米著名アナリストが昨年暮れ、米国の総広告費が2007年から今年にかけ3年連続で落ち込むという、大恐慌以来最悪の予測を出したばかりだが、4大ネットワークの広告収入は、今シーズン(5月終了)に限り安泰とする見通しが出た。ニューヨーク・タイムズ紙の予測によると、新聞、雑誌、ラジオに加えローカルテレビ局の広告費がそろって減収が見込まれる中、地上波ネットワークテレビだけは年明け後も例年並みの広告収入を維持するという。

ネットワークは、視聴者によるテレビ離れに加え、DVR(デジタル・ビデオ・レコーダー)やインターネット上の番組視聴(オンライン・ビデオ)の普及で、放送時の番組視聴数が下降減少を示し、視聴率が前年比二桁台の落ち込みを見せているところもある。それに追い討ちをかけるように、経済の先行き懸念が一段と強まっており、広告主が番組スポンサーから撤退する傾向も高まっているのが現状だ。

それにもかかわらず、好況時なみのレベルを維持できる背景には、「全国隅々の生活者に到達できる媒体はネットワークテレビ以外にない」、という理由があるようだ。米広告会社大手「グループM」の投資部門責任者リノ・スキャンゾニ氏は、「リセッション下、広告主が求めているのは、最も効率のいい広告効果だ。いまのところネットワーク以外に効率のいい媒体が見当たらないというのが広告界の総意だろう」と、述べている。

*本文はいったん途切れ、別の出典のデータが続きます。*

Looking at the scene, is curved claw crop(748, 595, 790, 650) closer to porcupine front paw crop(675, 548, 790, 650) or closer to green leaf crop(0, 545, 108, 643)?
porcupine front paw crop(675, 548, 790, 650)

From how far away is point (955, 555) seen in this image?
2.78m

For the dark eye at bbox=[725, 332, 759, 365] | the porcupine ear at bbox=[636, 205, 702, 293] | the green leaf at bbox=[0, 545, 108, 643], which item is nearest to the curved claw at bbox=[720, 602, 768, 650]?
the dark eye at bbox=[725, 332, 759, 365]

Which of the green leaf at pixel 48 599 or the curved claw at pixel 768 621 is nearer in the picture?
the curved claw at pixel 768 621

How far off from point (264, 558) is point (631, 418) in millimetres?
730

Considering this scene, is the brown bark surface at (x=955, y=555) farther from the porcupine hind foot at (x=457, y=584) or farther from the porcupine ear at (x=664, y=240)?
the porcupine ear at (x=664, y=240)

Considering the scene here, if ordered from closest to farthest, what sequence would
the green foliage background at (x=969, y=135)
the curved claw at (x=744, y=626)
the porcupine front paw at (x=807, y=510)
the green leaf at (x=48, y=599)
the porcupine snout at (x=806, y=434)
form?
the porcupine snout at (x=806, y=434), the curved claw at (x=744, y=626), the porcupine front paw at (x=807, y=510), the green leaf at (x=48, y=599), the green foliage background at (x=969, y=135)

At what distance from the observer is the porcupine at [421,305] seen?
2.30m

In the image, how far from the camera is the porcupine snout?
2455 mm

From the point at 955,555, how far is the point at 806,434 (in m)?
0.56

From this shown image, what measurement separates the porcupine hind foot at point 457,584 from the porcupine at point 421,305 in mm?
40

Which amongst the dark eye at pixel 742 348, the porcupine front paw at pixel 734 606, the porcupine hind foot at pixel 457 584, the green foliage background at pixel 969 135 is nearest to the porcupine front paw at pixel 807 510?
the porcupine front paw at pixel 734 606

ただ、来シーズン以降、「ネットワークだけは例外」という状況が続くかどうかは不透明な情勢だ。来年9月から始まる新シーズンに向け新編成案内とプライムタイム枠内で放送される番組のCM予約販売が行われる「アップフロント」が5月に開かれるが、このアップフロントが、今後のネットワーク広告収入の行方を占う試金石となりそうだ。